Depois de abocanhar o poder, o grupo rompeu o pacto de não agressão e a onça passou a devorar o jacaré pela cauda. O senador Jucá propôs estancar a sangria da Operação Lava-Jato. O jacaré ficou quieto. O ex-presidente do Senado e o atual figuram na lista dos propineiros, assim como o presidente da Câmara, Rodrigo Maia e muitos parlamentares que vão votar a reforma da Previdência, todos eles com polpudos salários e aposentadoria garantida. O jacaré imóvel. O ministro do STF, Gilmar Mendes, garante que corruptos eram os adversários políticos que precisavam ser apeados do poder. Os cupinchas, que assaltaram a nação, são apenas “apostadores”. O jacaré nem geme de dor.

A pergunta que não quer calar foi feita pelo cônego Bernardino: “Por que o jacaré, feroz e terrível para com o homem, é covarde e pusilânime em relação à onça?”.

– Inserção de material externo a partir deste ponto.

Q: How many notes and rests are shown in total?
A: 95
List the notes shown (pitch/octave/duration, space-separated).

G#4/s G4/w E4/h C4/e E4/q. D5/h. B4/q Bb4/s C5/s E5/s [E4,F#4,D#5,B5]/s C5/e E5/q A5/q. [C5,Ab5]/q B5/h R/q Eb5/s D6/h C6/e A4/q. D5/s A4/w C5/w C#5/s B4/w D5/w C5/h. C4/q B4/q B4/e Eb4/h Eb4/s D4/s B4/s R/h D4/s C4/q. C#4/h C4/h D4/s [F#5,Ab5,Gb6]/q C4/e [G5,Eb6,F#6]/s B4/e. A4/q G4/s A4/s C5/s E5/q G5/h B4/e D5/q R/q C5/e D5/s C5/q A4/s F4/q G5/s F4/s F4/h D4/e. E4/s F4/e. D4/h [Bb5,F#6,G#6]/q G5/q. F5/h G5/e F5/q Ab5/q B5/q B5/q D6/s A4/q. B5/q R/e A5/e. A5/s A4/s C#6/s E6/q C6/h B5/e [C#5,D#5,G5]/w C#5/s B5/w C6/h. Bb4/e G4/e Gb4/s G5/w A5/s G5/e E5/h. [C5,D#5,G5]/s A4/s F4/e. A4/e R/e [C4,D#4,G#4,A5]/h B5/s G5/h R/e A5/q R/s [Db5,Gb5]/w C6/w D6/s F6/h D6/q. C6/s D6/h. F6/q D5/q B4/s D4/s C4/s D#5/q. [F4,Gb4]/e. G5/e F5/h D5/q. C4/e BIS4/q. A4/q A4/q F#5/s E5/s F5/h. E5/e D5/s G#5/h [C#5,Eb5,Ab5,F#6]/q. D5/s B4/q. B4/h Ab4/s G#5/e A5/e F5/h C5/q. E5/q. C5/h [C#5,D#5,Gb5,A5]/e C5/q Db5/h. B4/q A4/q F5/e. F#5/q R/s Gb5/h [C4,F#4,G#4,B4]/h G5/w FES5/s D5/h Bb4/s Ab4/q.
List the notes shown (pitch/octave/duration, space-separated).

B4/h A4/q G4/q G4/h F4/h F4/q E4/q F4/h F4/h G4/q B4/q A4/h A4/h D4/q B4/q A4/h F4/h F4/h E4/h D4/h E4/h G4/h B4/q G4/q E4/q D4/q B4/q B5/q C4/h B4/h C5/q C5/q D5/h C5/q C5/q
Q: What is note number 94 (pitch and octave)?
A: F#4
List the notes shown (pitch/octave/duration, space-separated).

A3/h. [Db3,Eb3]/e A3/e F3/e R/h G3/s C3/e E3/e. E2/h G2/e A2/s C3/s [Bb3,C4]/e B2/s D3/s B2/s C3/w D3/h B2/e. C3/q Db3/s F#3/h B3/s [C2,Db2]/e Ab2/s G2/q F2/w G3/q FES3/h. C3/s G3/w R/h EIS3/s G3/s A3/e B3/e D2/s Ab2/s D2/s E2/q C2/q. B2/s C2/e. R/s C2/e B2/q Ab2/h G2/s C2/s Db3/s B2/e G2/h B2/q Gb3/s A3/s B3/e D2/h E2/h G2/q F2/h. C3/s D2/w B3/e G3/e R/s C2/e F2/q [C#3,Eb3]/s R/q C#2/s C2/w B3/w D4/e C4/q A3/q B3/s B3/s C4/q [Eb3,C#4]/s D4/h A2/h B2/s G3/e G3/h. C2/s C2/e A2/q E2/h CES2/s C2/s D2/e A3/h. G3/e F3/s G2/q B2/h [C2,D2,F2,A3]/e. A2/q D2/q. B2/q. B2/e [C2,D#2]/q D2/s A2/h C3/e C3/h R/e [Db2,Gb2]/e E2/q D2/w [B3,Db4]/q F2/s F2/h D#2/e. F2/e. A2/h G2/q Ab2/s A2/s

Que o pato da FIESP fique calado, é compreensível. Afinal, seu presidente, Paulo Skaf, onça pintada (PMDB vixe vixe), recebeu 6 milhões, segundo delações da Odebrecht. Ele não protestava contra a corrupção, apenas manobrava para afastar do poder quem havia sido eleita pelo voto popular. Mas cadê aqueles paneleiros, muitos deles sinceros, tão combativos e ferozes contra a corrupção, e agora enrabados, humilhados e acovardados  como o jacaré?

Cadê o esgoto verde enferrujado do Jornal Nacional que manifestava indignação, alimentando os ruídos das panelas? Mas, o que é mais grave, por que nós, que não batíamos panelas por perceber a manobra golpista, agora estamos calados diante de tantos desmandos? O que nos impede de bater panelas? O que nos paralisa? Por que deixamos, passíveis, que comam a nossa cauda?

Alguns amigos paraenses, a terra dos jacarés, esboçaram uma reação promovendo o escracho contra a dilapidação do patrimônio público. Criaram no facebook um grupo chamado M.E.R.D.A. – Movimento de Erradicação da Roubalheiras das Autoridades. O mais importante é que em 125 cidades, incluindo 25 capitais, no dia 15 de março, o jacaré começou a arreganhar os dentes, o que foi relativizado pelos principais telejornais..

A passividade agora está com os dias contados? Até os índios Guarani-Kaiowá protestaram, fechando a rodovia estadual na altura da Aldeia de Amambai (MS), da mesma forma que os Kaingang da Terra Indígena Campo do Meio (RS). Embora o esgoto enferrujado tenha tentado minimizar manifestações de protestos contra a reforma da Previdência, elas uniram muitos ex-paneleiros, que estavam a favor do “impeachment” de Dilma e os anti-paneleiros que eram contra o “golpe”. Sem o respeito mútuo entre os dois grupos, a onça vai jantar nosso rabo. O jacaré começa a reagir?

P.S. – Para três irmãs minhas que aniversariam esse mês: Ângela (8), Teca (15) e Preta (19), as três contra a reforma da Previdência e a favor da reforma da Presidência. Babá, o La Fontaine Baré, tem a quem puxar.